Mais l'incapacité des forces occidentales à établir une supériorité aérienne incontestée sur la Syrie, comme elles l'ont fait dans presque toutes les autres guerres du siècle dernier, y compris la Seconde Guerre mondiale, n'est certainement pas perdue pour quiconque s'intéresse sérieusement à la défense nationale, soudoyé ou non.

S400

Ankara savait qu'en achetant des systèmes de défense aérienne russes S-400, ils seraient probablement "chassés" du programme F-35, alors en réalité, Ankara elle-même a pris la décision de le quitter. Elle va acquérir un système de défense aérienne de premier plan qu'elle a elle-même vu compliquer l'intervention militaire américaine en Syrie.

La Turquie s'est libérée d'un programme d'armement compliqué et coûteux qui allégerait ses coffres et rendrait ses frontières plus ou moins sûres qu'elles ne le sont aujourd'hui. L'approfondissement de ses relations militaires avec l'Occident supprime plutôt qu'il ne renforce l'influence d'Ankara dans ses relations avec Washington, Londres ou Bruxelles.

D'autres analystes ont avancé des arguments convaincants selon lesquels les systèmes de fabrication russe transférés en Turquie et utilisés par les forces turques donnent à Ankara une plus grande autonomie par rapport aux États-Unis et à l'OTAN, qui insistent pour que les systèmes d'armes de fabrication américaine soient pilotés par des troupes américaines et, en fin de compte, par des commandants américains et de l'OTAN. Les États-Unis, par exemple, ont refusé de transférer la technologie associée à leur alternative S-400, le système de missiles Patriot.

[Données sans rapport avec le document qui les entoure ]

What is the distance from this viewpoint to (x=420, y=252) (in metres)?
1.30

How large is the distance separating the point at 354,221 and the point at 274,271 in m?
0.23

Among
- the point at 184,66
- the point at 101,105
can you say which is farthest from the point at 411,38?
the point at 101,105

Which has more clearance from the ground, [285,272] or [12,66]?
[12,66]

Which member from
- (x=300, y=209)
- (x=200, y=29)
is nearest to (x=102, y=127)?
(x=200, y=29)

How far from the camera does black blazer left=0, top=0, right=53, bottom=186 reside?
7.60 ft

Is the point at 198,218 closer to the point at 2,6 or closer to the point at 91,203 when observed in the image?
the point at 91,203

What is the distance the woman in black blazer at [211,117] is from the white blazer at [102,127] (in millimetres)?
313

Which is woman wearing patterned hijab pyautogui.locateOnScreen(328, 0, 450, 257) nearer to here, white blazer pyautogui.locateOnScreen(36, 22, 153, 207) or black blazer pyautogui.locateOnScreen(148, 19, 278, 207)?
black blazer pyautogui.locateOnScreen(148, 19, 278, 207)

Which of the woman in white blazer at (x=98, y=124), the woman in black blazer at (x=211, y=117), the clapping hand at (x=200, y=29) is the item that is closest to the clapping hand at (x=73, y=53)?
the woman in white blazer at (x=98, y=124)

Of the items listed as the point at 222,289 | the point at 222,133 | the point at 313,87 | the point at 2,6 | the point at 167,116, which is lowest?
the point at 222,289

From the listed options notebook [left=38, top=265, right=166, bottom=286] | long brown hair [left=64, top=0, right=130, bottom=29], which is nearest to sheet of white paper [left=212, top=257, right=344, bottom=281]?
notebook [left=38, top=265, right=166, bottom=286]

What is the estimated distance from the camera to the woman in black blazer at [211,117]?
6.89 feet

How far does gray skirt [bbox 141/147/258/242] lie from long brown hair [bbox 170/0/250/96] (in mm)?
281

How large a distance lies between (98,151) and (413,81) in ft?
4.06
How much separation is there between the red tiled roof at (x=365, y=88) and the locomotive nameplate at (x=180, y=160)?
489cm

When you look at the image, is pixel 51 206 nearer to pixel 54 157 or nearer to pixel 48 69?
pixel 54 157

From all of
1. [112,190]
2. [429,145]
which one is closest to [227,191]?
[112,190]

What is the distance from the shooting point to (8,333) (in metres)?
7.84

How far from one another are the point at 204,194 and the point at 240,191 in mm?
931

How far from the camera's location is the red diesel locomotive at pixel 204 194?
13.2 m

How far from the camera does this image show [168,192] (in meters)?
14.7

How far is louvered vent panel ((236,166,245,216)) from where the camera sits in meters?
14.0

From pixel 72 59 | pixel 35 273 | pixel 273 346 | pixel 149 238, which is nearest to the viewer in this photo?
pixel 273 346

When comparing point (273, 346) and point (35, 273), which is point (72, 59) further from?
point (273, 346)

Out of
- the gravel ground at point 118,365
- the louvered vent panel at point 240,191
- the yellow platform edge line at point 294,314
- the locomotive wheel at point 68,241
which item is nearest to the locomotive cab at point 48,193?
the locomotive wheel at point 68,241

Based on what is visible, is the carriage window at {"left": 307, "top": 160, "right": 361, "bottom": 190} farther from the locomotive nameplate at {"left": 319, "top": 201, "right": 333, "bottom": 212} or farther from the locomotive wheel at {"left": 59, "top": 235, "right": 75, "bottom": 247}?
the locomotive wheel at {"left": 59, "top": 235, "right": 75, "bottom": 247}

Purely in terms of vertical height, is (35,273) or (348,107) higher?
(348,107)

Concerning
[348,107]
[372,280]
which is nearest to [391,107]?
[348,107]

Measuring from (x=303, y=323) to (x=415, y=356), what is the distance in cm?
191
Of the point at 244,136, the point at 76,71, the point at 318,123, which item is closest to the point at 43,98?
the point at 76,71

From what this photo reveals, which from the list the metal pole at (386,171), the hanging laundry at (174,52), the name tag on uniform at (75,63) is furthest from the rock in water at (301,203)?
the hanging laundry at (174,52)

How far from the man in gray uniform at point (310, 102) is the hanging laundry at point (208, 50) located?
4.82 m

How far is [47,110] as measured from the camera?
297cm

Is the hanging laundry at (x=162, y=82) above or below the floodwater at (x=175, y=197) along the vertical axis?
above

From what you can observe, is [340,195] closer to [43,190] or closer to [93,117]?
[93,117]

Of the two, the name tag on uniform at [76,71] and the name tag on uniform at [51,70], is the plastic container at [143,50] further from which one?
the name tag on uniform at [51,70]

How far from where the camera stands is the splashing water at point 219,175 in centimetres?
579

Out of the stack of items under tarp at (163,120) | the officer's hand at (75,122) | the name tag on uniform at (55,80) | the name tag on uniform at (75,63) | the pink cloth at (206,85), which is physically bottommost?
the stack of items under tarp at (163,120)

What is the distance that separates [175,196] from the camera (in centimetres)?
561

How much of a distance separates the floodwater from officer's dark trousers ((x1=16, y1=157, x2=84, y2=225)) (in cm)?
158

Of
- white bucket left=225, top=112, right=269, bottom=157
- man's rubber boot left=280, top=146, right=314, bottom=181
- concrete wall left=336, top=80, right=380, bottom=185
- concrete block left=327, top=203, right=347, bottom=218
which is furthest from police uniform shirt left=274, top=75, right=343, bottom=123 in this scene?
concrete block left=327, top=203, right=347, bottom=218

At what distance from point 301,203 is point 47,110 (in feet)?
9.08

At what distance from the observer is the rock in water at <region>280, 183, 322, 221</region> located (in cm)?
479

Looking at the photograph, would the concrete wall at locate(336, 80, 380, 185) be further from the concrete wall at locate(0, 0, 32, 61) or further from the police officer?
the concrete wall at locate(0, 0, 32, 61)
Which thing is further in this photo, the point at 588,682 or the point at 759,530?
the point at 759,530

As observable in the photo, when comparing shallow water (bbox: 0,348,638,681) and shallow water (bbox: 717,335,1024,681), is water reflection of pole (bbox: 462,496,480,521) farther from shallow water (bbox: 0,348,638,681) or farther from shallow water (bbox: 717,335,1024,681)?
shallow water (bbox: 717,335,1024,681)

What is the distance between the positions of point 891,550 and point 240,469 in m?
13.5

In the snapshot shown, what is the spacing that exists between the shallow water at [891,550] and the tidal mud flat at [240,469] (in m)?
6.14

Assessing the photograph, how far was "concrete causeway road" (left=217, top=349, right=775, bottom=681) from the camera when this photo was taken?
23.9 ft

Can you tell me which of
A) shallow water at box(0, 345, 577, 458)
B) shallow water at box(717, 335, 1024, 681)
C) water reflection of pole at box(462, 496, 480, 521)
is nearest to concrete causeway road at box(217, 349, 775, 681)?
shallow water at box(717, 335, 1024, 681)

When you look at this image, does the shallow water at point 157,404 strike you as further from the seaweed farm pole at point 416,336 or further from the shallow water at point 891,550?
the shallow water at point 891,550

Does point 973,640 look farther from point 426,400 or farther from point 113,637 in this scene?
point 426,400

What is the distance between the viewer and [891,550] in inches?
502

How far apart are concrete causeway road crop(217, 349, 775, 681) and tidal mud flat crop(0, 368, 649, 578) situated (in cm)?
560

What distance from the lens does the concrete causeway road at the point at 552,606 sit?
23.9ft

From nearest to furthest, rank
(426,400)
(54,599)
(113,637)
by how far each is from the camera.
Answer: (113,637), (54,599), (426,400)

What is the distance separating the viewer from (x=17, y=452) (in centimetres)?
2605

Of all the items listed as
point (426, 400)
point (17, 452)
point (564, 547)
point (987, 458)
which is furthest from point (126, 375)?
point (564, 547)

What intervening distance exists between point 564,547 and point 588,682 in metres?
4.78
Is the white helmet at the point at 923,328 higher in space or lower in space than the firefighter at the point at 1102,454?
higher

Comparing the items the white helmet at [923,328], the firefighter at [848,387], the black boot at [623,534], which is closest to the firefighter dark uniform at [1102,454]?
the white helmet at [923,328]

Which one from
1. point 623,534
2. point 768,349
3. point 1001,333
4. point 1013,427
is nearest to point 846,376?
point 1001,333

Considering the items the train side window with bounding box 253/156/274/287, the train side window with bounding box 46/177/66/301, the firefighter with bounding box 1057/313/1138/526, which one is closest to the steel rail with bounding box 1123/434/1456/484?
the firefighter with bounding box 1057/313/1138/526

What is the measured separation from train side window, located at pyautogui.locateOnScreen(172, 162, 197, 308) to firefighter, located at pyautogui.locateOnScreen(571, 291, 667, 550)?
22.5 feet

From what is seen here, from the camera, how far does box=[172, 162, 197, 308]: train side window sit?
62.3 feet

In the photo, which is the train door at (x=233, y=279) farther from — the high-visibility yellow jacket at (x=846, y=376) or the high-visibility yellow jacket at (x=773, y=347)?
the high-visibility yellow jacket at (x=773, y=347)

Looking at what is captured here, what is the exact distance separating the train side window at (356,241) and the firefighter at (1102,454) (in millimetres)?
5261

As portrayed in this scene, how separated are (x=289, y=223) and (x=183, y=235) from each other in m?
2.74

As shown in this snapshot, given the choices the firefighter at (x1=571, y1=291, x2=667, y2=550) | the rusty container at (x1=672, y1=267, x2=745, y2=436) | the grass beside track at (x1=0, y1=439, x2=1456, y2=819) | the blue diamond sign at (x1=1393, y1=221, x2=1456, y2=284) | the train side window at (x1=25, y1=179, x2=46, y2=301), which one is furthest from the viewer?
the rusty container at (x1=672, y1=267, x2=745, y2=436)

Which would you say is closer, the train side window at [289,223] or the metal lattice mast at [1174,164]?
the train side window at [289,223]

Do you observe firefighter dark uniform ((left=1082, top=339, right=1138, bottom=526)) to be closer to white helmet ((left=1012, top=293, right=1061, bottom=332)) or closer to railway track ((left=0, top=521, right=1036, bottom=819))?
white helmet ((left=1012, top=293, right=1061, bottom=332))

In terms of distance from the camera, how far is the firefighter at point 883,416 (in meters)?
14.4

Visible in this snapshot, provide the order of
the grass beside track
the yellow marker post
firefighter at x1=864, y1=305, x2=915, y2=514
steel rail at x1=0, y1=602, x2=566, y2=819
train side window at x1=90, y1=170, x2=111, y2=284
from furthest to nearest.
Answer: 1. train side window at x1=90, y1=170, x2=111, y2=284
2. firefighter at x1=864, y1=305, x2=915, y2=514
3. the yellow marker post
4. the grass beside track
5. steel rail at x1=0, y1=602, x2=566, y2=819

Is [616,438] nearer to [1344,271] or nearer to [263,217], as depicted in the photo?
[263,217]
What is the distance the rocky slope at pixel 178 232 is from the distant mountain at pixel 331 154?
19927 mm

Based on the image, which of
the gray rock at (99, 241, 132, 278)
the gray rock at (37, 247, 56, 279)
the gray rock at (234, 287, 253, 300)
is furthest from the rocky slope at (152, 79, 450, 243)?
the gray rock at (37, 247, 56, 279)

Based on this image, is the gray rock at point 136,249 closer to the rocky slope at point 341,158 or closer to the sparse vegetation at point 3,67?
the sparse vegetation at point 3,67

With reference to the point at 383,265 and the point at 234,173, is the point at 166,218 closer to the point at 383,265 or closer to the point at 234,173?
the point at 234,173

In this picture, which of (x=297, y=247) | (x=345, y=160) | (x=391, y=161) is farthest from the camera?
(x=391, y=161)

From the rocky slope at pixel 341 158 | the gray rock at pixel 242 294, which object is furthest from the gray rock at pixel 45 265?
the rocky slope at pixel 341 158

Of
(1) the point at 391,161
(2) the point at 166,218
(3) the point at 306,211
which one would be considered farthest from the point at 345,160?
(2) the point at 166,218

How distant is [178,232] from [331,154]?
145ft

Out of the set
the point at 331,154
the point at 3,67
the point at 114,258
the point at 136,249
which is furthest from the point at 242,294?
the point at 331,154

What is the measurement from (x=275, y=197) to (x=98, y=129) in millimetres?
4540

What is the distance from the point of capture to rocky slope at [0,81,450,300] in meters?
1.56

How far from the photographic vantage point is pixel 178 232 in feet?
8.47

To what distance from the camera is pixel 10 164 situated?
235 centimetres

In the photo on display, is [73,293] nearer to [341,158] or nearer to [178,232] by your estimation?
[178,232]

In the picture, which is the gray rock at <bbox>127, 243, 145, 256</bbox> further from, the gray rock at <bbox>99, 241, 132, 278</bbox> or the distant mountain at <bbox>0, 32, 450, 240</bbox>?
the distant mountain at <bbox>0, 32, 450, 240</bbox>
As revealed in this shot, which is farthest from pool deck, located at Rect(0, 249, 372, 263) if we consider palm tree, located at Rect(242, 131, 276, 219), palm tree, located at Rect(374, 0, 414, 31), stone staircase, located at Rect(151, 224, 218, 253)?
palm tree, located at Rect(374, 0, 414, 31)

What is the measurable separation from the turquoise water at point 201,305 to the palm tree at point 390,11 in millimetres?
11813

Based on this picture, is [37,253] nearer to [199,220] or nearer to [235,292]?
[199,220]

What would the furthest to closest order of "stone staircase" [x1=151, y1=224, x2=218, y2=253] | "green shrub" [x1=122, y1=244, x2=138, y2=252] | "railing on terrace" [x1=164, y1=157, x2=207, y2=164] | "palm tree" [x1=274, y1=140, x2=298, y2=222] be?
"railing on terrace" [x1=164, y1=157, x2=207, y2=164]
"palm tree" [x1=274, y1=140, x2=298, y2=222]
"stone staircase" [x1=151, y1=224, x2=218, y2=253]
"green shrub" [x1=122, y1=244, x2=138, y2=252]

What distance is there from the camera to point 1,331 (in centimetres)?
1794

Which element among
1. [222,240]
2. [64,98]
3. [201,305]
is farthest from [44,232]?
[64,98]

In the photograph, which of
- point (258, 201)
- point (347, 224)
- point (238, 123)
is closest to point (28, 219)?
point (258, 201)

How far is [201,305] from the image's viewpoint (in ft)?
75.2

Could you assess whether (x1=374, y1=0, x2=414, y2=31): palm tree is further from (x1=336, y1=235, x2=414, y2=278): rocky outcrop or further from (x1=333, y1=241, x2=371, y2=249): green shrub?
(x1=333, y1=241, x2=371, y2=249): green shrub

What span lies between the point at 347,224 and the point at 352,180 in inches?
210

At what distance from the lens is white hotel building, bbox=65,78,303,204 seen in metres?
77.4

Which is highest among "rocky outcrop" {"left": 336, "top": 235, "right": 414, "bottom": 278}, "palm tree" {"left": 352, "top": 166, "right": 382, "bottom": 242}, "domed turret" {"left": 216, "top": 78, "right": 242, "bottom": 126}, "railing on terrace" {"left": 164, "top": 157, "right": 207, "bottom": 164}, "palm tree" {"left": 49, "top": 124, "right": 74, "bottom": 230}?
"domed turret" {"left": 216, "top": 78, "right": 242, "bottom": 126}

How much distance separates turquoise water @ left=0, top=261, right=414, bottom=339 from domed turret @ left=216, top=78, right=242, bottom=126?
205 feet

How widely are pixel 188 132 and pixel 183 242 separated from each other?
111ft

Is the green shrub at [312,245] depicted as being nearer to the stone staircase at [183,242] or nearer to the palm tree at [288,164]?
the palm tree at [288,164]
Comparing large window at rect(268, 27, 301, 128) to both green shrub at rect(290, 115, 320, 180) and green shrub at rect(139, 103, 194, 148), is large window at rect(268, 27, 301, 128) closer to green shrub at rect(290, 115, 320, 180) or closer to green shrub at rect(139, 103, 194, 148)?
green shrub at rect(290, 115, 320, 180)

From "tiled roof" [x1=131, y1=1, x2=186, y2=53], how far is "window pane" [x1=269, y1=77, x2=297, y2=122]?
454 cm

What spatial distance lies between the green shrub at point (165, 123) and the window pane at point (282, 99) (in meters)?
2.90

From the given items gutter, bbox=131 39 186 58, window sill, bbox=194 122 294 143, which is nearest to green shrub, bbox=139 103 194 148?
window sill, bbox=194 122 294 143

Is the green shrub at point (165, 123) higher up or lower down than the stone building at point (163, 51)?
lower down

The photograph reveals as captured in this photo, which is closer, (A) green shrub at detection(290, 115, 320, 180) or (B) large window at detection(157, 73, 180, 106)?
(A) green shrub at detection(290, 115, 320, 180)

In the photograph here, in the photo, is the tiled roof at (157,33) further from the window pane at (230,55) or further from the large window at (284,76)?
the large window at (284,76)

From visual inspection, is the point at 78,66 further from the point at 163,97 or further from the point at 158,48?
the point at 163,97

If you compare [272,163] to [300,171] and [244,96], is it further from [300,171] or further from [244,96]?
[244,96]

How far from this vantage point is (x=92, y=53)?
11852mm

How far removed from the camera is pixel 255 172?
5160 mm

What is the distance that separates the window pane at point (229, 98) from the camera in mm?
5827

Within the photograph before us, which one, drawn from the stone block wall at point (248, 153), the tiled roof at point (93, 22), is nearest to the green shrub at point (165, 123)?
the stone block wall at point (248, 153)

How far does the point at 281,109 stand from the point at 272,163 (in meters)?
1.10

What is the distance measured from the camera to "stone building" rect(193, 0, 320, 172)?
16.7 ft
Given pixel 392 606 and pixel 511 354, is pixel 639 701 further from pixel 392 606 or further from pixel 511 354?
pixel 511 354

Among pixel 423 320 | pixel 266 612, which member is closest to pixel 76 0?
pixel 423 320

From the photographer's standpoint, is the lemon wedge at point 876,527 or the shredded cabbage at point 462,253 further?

La Russie, dans le cadre de son accord avec la Turquie, transférera la technologie.

Si certains exagèrent peut-être l'importance de la dernière décision de la Turquie, c'est sans aucun doute l'une des nombreuses mesures prises par Ankara pour se déplacer d'Ouest en Est. Les États-Unis, en "lançant" la Turquie d'un programme dont la Turquie ne bénéficierait pas, tentent simplement de dissimuler toute l'étendue de leur influence décroissante.

La Turquie continuera d'être une nation à cheval sur l'Est et l'Ouest. Mais il est difficile de rappeler un autre point de l'histoire récente où l'équilibre de la Turquie entre les deux a été plus équitable.

Nous nous souvenons de plusieurs moments extrêmement risqués du conflit syrien, notamment l'écrasement et l'embuscade de pilotes et de sauveteurs russes et les appels lancés par de nombreux membres de l'opinion publique en faveur de représailles rapides de Moscou. Moscou ne l'a pas fait. Au lieu de cela, il a patiemment attendu son heure et, pour ce faire, il a évité ce qui aurait probablement été une confrontation coûteuse et a plutôt récolté ce succès récent.

Seul l'avenir nous dira à quel point ce succès est significatif ou mineur. Un partenaire important de l'OTAN qui achète des systèmes russes de défense aérienne tout en stimulant un programme d'armement américain sans précédent semble certainement important.

Gunnar Ulson, analyste géopolitique basé à New York et écrivain spécialement pour le magazine en ligne "New Eastern Outlook".